For some of these lessons, I’m at the very beginning, while others I’m somewhere in the middle, and other lessons have been long and hard, and I’ve had to endure way more than I cared to. But I have a good Friend who has walked beside me and continues to walk with me on this amazing journey. And I’m grateful for the lessons He’s teaching me on a daily basis and for the friends He’s given to walk with me along the way.

14
Mar
12

Oh, Brother

We recently went out to eat for Jeff’s birthday. We went to one of those all you can eat buffets where we enjoyed our time and ate a whole lot of food. During our trip, Jonah, who is 14, went to use the bathroom. Not realizing that Jonah went to use the bathroom, Jesse, 15, also went to use the bathroom when Jesse saw Jonah’s shoes under the bathroom stall. Jesse told us all back at the table, “I didn’t even have to formulate a plan. I already knew what I was going to do.”
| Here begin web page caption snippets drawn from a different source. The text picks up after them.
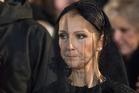 Celine Dion looks on as the casket of her husband Rene Angelil is taken away. Photo / AP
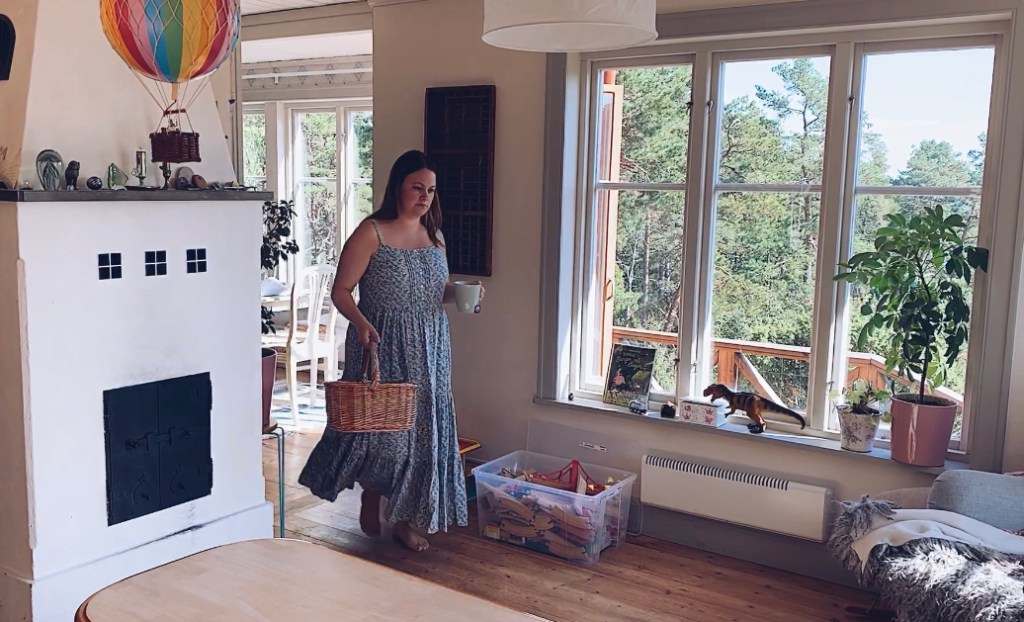 Tess carrying tea and project basked in the house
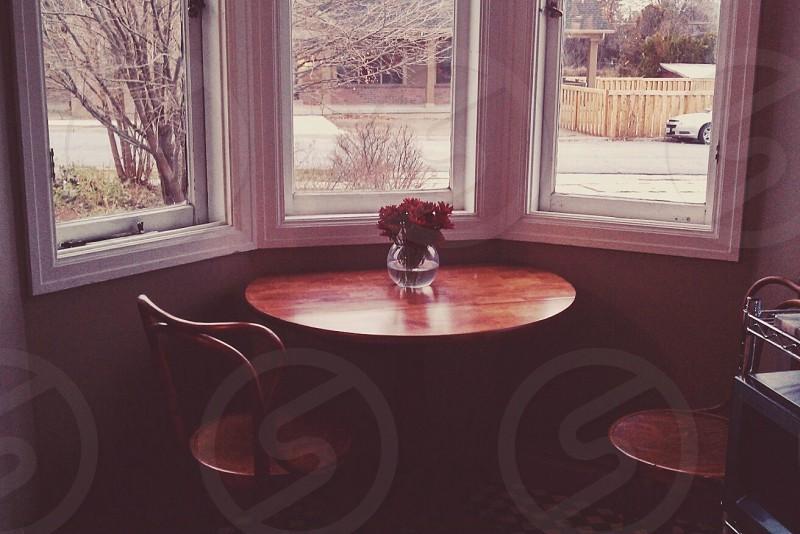 flowers on wood table under windows photo
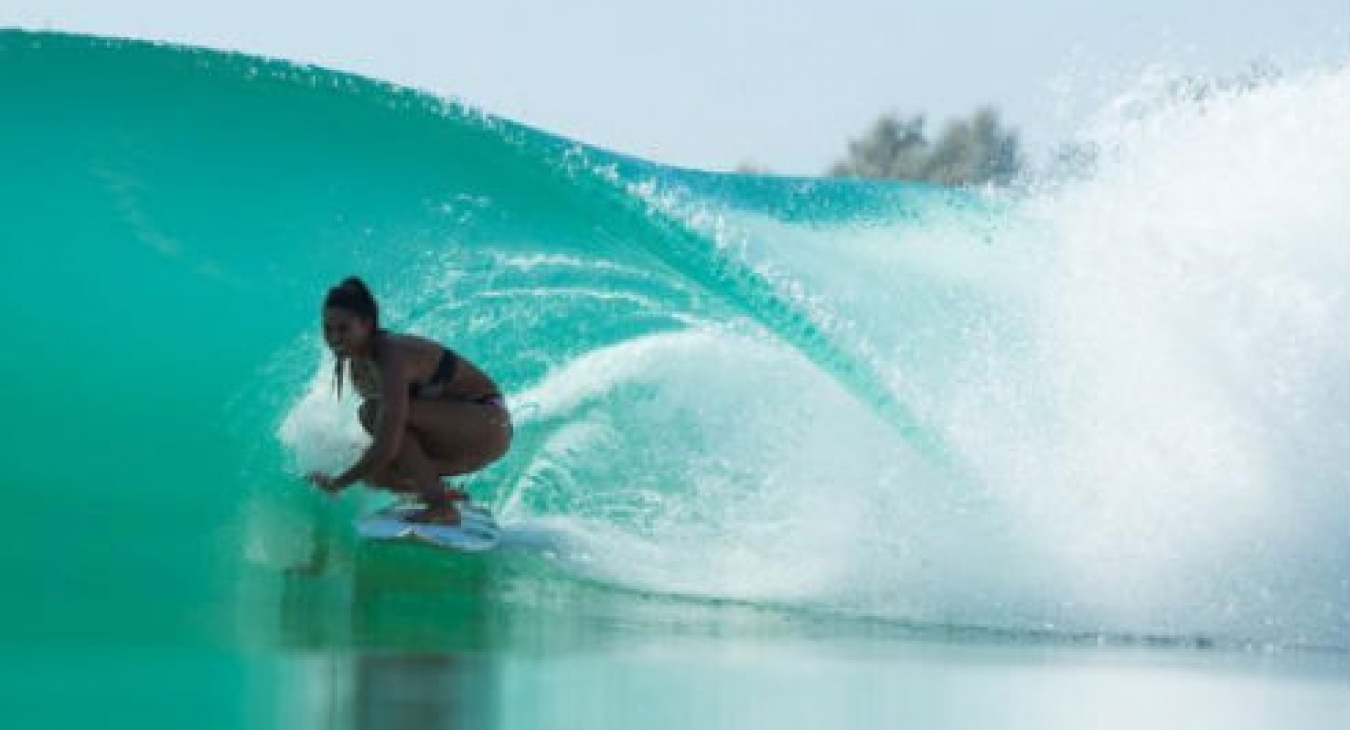 Woman surfing a Kelly Slater Wave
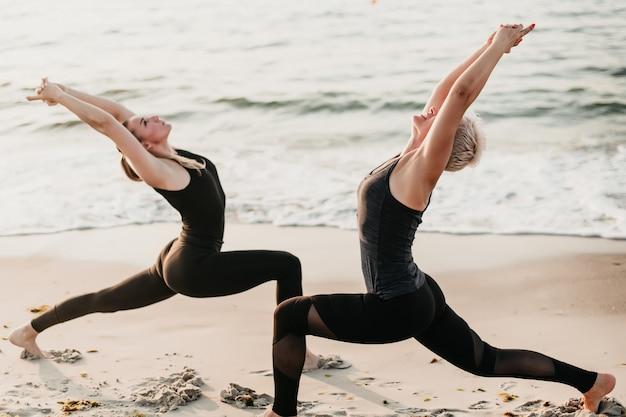 Zdrowa Dysponowana Kobieta ćwiczy Joga Z Opiekunem Fitness Na Plaży Blisko Oceanu Premium Zdjęcia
So here was the “already formulated plan” that was in Jesse’s head: Jesse went into the stall next to Jonah and started throwing toilet paper over the top of the stall onto Jonah. Jonah did not realize that Jesse was even in the bathroom and got nervous that some stranger was throwing toilet paper over on him. So Jonah started kicking the tp back under the stall with his shoe.  Jesse did not get the result that he was looking for with the toilet paper (it lacked heaviness), so he wet the tp down using clean toilet water (gross) and then threw it into Jonah’s stall. Still, Jonah did not realize until he came back to the table that the person who caused his bathroom agony was his beloved older brother.

A couple of days later, brotherly love came around again when Jesse took Jonah and Jake’s doorknob off and switched it around, so that the lock was on the outside of the door, making it to where he could lock them in their room from the outside.  Apparently, Jonah and Jake did not like being locked in their own room and started yelling, so Jesse switched the doorknob back around before anyone else was the wiser.  To be honest, his misplaced creativity boggles my mind.

But, apparently, this is how Jesse shows love. And he often goes too far.  He tickles Jeremiah until he can’t breathe and teases Julia until she really can’t handle it anymore and sometimes wrestles Jake to the floor, which is really funny to watch two big kids with long legs and long arms rolling around on the floor laughing.

We just watched the movie Warrior which I really liked. One of the themes was families but more specifically brothers. It was about love and anger, betrayal and forgiveness. I loved how they beat the crap out of each other, only to compassionately walk with each other in the end. The younger brother was finally willing to let go when he heard his older brother say that he loved him, and that was when the  I got tears in my eyes and a really large lump in my throat, like I sometimes do around here.

Jesse recently got his air soft gun out and threatened Jonah and Jake with it. I thought everyone was having a good time. Jeff had the hose out, trying to soak Jesse with it, and I was laughing my head off. Jonah and Jake were way out in the backyard, while Jesse stood near the house shooting his air soft gun in their direction (it can’t shoot that far, and they both wear glasses, so I thought they were okay). They weren’t okay. In fact, they were angry and scared. At some point, Jesse realized that they weren’t okay with his game.  Without saying anything, he walked inside and put away his weapon. Walking away at that moment was Jesse loving his brothers; it was Jesse showing compassion. And that is the way of this brother.